For biotin labeling 300 μg of total RNA was coupled using 10 μl of 5 mg/ml MTSEA-biotin in DMF (Biotium) in a 400 μl reaction buffered with 10 mM HEPES-KOH pH 7.5 and 1 mM EDTA for 30’ at 25°C in the dark. Reactions were then poured onto Zeba desalting columns (Zeba Spin Desalting Columns, 7K MWCO, 2 ml, ThermoFisher Scientific), washed and drained 3x in RNA storage solution. Subsequently, an additional 130 μl of RNA storage solution was applied and the flow-through was collected. RNA was extracted once with phenol:chloroform and precipitated from the desalted reactions using NaOAc and ethanol and resuspended in 250 μl RNA storage solution. An 8 μl aliquot was collected at this step for total RNA analysis. Biotinylated RNA was then purified using magnetic streptavidin-coated beads (Streptavidin Magnetic Beads Dynabeads MyOne C1, Invitrogen), and 240 μl of the RNA samples were diluted to 300 μl in 0.1 M Na-PO4 pH 6.8; 10 mM Tris-HCl pH 7; 0.2 M NaCl; 25 mM MgCl2; 0.1% SDS. 30 μl of magnetic beads were equilibrated in the same buffer and blocked by incubating with 200 μg of glycogen in the same buffer for 20 min at room temperature (RT). Beads were drained, the RNA solution was added to the beads and the reaction was incubated for 30 min at RT with gentle agitation. Then supernatant was removed and beads were washed 5x with 400 μl of binding buffer, 1x with 10 mM Tris-HCl pH 7.5; 0.5 mM EDTA; 1 M NaCl, and bound RNA eluted 2x for 5 min using 50 μl 0.7 M beta-mercaptoethanol at RT under gentle agitation. Eluates were combined and RNA was precipitated overnight using NaOAc and ethanol with 100 μg of glycogen as a carrier. After final washing, RNA was resuspended in 20 μl of RNA storage solution. RNA quality and concentration were measured using a Bioanalyzer and the RNA pico kit (Agilent). 4 μl (6 μg) of the total RNA aliquot and 10 μl (2 – 10 ng) of the 4tU IP samples were then used for a regular 24 μl TURBO DNase (Ambion) reaction.

In vitro polyadenylation

5 μl of TURBO DNase treated RNA was polyadenylated with E. coli PAP (E-PAP, ThermoFisher Scientific) in 20 μl reactions, containing 1x reaction buffer, 2.5 mM MnCl2; 0.4 U E-PAP and 0.8 U RiboLock RNase inhibitor (ThermoFisher Scientific) for 30 min at 30°C. Reactions were then purified using a PureLink micro RNA purification kit (Ambion) and eluted using 22 μl RNase-free water. PureLink eluates were rRNA depleted using a down-scaled reaction of the Ribo-Zero Gold rRNA Removal Kit for Yeast (Illumina). That is, 18 μl of RNA was incubated with 2 μl of reaction buffer, 2 μl of removal solution and 8 μl of water for 10 min at 65°C, and put to RT for 5 min. This reaction was cleared using 65 μl of rRNA magnetic beads for 5 min at RT and 5 min at 50°C. Final samples were precipitated using NaOAc and ethanol with 20 μg of glycogen as carrier and resuspended in 10 μl of RNA storage solution.

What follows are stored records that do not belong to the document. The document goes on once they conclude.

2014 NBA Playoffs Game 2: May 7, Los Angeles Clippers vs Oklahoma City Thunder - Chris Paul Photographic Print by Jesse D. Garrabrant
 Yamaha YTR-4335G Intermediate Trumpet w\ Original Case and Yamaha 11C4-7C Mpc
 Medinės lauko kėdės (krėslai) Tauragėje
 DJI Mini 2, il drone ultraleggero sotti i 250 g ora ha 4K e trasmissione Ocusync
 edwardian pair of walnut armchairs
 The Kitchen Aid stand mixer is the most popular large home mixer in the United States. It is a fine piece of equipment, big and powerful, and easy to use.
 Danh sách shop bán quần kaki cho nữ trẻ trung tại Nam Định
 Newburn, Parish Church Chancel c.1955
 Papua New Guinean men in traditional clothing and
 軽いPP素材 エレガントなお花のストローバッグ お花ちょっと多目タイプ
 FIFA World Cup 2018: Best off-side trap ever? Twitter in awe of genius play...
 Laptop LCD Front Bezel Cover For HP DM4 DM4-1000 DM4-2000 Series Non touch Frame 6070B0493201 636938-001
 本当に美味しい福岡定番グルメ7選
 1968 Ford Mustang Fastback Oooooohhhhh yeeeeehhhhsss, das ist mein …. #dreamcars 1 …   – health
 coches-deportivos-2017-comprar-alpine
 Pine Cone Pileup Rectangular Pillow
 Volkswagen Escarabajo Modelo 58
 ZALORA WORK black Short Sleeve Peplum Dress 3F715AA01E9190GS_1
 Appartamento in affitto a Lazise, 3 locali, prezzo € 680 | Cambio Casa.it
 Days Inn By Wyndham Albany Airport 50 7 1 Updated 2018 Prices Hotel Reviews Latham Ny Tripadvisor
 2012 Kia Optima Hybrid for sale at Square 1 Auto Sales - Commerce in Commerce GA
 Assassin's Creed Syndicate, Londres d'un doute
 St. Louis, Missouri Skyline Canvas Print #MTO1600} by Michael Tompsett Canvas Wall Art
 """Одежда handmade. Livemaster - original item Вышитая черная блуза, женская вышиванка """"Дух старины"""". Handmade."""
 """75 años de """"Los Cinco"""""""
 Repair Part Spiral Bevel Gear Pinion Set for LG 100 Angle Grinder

Library preparation and sequencing

1 μl of input diluted to 5 μl using water and 5 μl of IP samples were used for preparation of QuantSeq REV libraries (Lexogen GmbH, Vienna, Austria). Libraries were prepared according to the manufacturer’s specifications and sequenced at Lexogen Vienna Biocenter Core Facilities multiplexing 32 samples on a HiSeqV4 SR50 run and using the QuantSeq REV specific primer CSP. All samples were prepared from both yeast strains, and 4tU samples subjected to in vitro polyadenylation were prepared from 3 independent cultures of each yeast strain. An overview of samples, read quality control and mapping statistics are provided in Table S1.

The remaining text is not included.